Extrait fourni
^^^^^^^^^^^^^^^^

Que se passera-t-il en 2028 ? Je n’ai pas encore analysé attentivement les perspectives, mais les monnaies virtuelles pourraient s’avérer le déclencheur d’une crise financière mondiale cette année-là. La valeur des monnaies virtuelles est hautement volatile, et elles ne peuvent pas constituer un moyen d’échange stable. Elles ne posent pas de problèmes tant qu’elles sont traitées comme des produits spéculatifs achetés et vendus par les individus et les sociétés commerciales, mais rien ne pourrait être plus dangereux que de les intégrer dans le système financier, où leurs fluctuations risqueraient de provoquer des contractions brutales de la liquidité quotidienne. Il est essentiel, me semble-t-il, d’imposer des limites à la détention de monnaies virtuelles par les établissements financiers, de façon à tuer dans l’œuf la menace d’une crise.

^^^^^^^^^^^^^^^^

Liste extraite
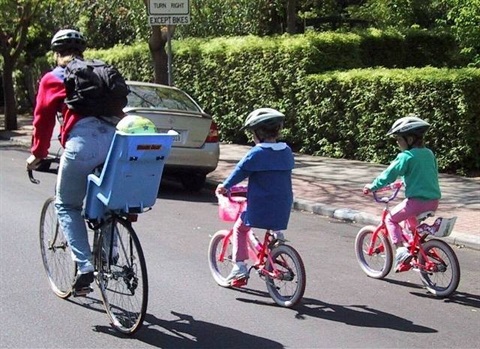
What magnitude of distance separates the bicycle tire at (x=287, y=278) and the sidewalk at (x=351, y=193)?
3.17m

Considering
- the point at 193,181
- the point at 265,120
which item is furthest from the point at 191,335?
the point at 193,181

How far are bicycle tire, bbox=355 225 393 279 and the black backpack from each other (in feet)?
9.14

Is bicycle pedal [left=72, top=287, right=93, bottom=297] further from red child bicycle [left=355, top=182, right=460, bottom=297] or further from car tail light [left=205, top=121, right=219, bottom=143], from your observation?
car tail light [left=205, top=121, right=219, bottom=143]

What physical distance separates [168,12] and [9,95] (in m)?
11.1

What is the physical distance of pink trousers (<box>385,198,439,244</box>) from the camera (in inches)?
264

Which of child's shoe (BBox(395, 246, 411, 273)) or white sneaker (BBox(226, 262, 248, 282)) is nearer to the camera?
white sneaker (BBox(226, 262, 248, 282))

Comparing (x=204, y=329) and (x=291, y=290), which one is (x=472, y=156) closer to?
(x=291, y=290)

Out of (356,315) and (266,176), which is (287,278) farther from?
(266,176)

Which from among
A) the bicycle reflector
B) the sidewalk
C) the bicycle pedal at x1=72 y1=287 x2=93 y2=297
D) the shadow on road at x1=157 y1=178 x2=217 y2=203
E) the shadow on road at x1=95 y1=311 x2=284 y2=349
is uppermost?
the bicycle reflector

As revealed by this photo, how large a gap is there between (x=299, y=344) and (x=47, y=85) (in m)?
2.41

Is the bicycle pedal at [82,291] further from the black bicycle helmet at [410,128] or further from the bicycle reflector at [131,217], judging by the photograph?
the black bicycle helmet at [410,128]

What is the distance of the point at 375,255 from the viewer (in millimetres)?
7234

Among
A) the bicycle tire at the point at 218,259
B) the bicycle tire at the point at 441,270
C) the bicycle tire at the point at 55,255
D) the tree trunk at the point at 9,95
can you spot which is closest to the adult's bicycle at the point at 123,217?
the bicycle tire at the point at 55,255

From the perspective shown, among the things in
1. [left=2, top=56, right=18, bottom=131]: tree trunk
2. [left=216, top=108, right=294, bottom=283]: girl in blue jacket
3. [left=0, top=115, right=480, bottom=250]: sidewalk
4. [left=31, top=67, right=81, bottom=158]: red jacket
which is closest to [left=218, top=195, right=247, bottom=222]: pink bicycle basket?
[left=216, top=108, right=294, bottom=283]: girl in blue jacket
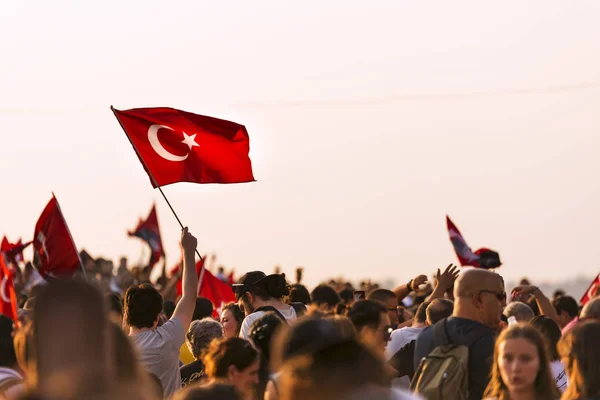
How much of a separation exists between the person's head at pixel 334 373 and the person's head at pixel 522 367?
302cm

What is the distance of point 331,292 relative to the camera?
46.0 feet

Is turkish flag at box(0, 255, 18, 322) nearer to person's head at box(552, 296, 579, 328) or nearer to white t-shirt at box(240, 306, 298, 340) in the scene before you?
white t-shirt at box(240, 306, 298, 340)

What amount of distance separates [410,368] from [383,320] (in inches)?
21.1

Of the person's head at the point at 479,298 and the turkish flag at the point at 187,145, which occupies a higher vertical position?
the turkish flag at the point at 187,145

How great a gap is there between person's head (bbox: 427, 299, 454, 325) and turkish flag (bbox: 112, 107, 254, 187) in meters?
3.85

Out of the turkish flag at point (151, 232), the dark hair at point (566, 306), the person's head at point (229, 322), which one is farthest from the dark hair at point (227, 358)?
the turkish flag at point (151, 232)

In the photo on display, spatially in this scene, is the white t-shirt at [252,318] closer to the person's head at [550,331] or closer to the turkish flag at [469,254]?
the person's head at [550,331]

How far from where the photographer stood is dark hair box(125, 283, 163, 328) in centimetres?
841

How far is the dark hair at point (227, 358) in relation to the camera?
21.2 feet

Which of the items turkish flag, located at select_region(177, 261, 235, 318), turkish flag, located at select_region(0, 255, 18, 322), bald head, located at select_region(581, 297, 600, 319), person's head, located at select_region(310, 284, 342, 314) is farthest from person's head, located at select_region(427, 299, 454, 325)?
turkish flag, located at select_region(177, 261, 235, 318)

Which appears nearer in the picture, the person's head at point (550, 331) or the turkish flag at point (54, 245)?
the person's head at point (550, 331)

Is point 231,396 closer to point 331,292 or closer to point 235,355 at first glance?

^^^^^^^^^^^^^^^^

Exercices à faire
(1) Recopiez le passage de l'extrait compris entre « Que se passera-t-il » et « menace d’une crise. », ces deux bornes incluses.
(2) D'après l'extrait, en quelle année les monnaies virtuelles pourraient-elles déclencher une crise financière mondiale ?
(3) Expliquez, à partir de l'extrait, pourquoi il serait dangereux d'intégrer les monnaies virtuelles dans le système financier.
On n'a pas besoin de la liste pour ces exercices.

Réponses
(1)
Que se passera-t-il en 2028 ? Je n’ai pas encore analysé attentivement les perspectives, mais les monnaies virtuelles pourraient s’avérer le déclencheur d’une crise financière mondiale cette année-là. La valeur des monnaies virtuelles est hautement volatile, et elles ne peuvent pas constituer un moyen d’échange stable. Elles ne posent pas de problèmes tant qu’elles sont traitées comme des produits spéculatifs achetés et vendus par les individus et les sociétés commerciales, mais rien ne pourrait être plus dangereux que de les intégrer dans le système financier, où leurs fluctuations risqueraient de provoquer des contractions brutales de la liquidité quotidienne. Il est essentiel, me semble-t-il, d’imposer des limites à la détention de monnaies virtuelles par les établissements financiers, de façon à tuer dans l’œuf la menace d’une crise.

(2) En 2028.

(3) Leur valeur est hautement volatile. Une fois ces monnaies intégrées au système financier, leurs fluctuations risqueraient de provoquer des contractions brutales de la liquidité quotidienne.